● Work required
Rename "Photo" to "Image" in the entries between the one holding "Librería Turuletras (@turuletras)" and the one holding "Robe di Kappa ерлер полосы — фото №7", inclusive, and write out only those entries with nothing else changed. Leave the pictures out.

========================================

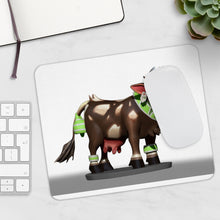 Load image into Gallery viewer, Mousepad

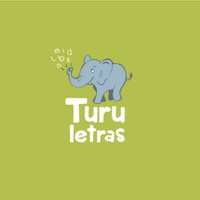 Librería Turuletras (@turuletras) 's Twitter Profile Photo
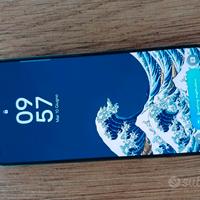 Samsung Galaxy s25+ 512GB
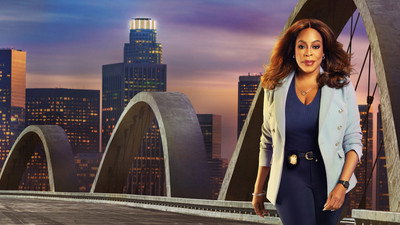 The Rookie: Feds (2022) Watch Online Free | ඔන්ලයින් බලන්න
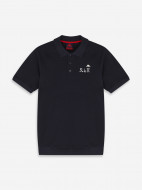 Robe di Kappa ерлер полосы — фото №7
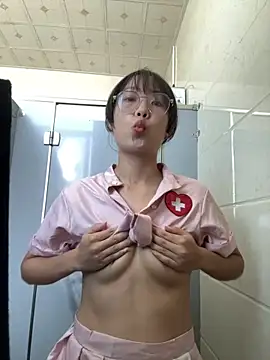 Snapshot of xiaomugouya chatting on September 16, 2025, 1:39 am xiaomugouya online show from September 16, 2025, 1:39 am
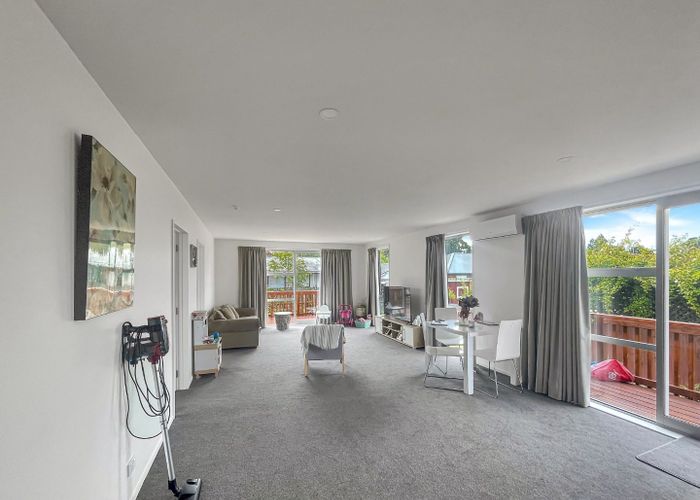  at 185A Wainoni Road, Avondale, Christchurch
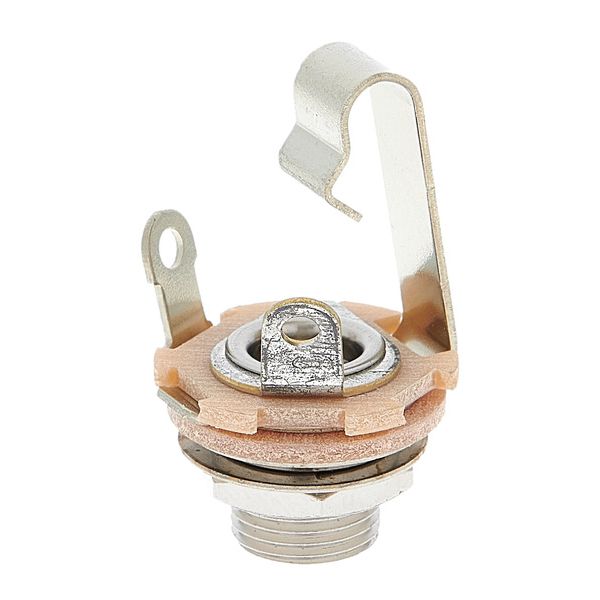TAD J-Style Bass Wiring Kit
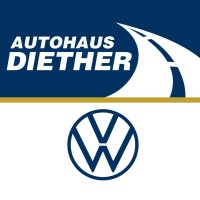 Autohaus Diether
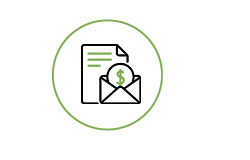 wp-content/uploads/2022/02/icon_fiscalite-3.png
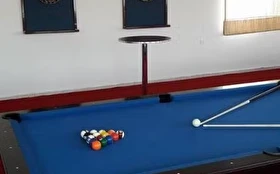 Aktivite & Eğlence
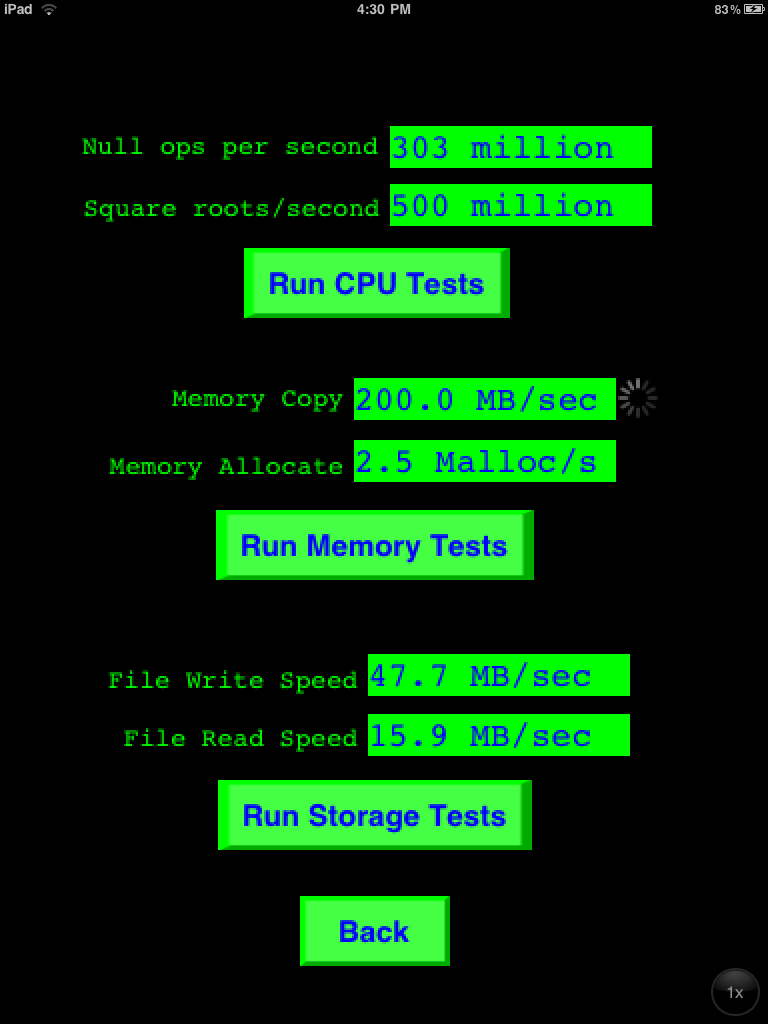 IMG_0042.PNG
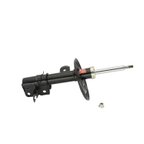 KYB 339147 Suspension Strut - Front Left - view 2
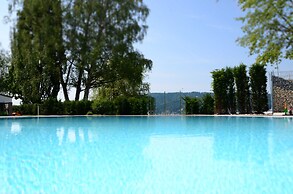 Seehotel Adler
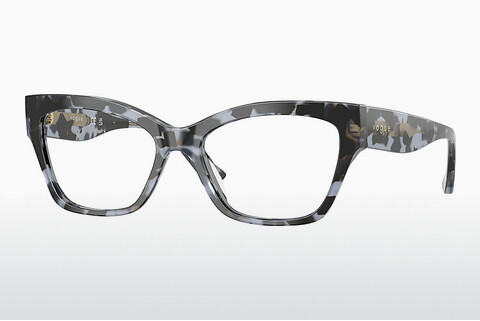 Γυαλιά Vogue Eyewear VO5523 3147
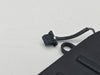 Dell OEM Inspiron Cooling Fan 5401 5402 5405 5408 Vostro 5402 0R6YTH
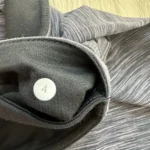 Thumbnail for Lululemon Leggings 4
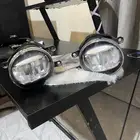 كشافات كامري 2019 وكاله اخت الجديد فكيتها اول ماشريت الساره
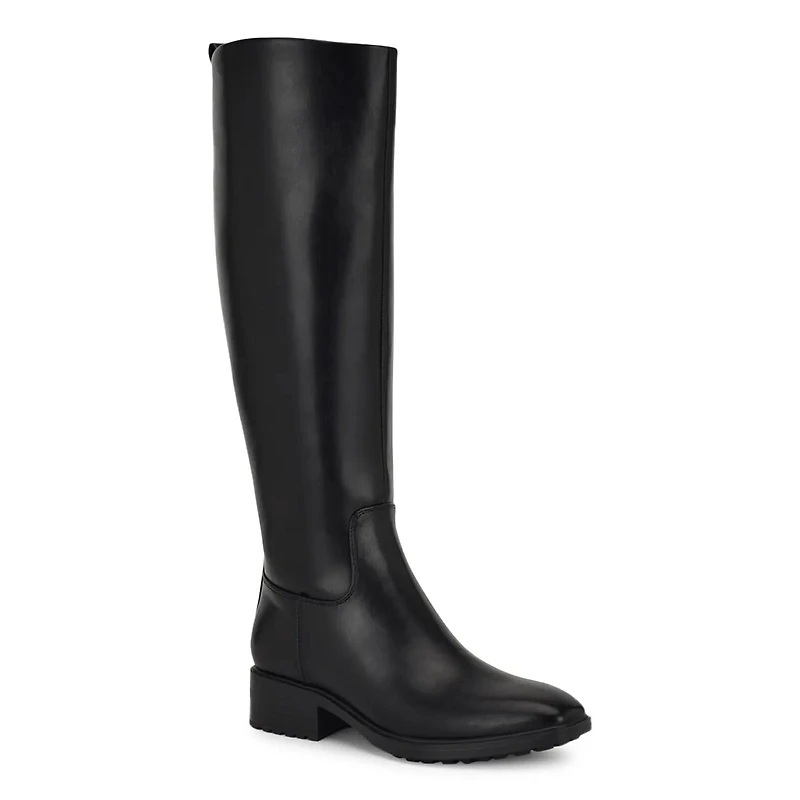 Women's Barile8 Tall Boot
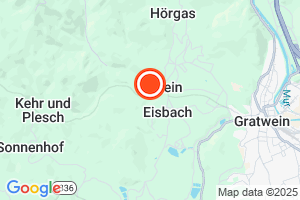 Bild der Adressposition auf der Karte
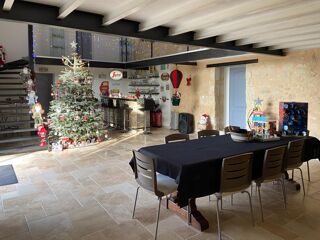  Maison � vendre 5 pi�ces 196 m�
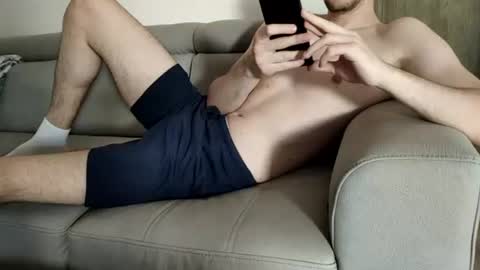 Snapshot of nixxb chatting on July 20, 1:35 pm Nixx online show from July 20, 1:35 pm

========================================

● Response below
 Librería Turuletras (@turuletras) 's Twitter Profile Image
 Samsung Galaxy s25+ 512GB
 The Rookie: Feds (2022) Watch Online Free | ඔන්ලයින් බලන්න
 Robe di Kappa ерлер полосы — фото №7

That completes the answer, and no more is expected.